> The input:
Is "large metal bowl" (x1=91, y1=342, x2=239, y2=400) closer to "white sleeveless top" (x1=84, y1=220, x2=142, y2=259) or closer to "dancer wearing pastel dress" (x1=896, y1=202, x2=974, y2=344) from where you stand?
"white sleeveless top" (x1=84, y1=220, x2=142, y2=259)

--

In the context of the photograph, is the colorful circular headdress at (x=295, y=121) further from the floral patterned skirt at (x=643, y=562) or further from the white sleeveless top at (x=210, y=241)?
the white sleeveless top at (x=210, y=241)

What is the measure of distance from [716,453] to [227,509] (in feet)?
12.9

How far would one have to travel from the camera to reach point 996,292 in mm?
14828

* * *

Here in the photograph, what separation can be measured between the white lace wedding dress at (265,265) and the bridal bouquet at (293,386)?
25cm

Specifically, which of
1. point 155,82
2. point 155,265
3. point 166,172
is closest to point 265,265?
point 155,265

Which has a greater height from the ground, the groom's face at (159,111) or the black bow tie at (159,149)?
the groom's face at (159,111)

> What is expected: How many lines of the material above contain the string "point"? Reply with the number alone.

> Result: 6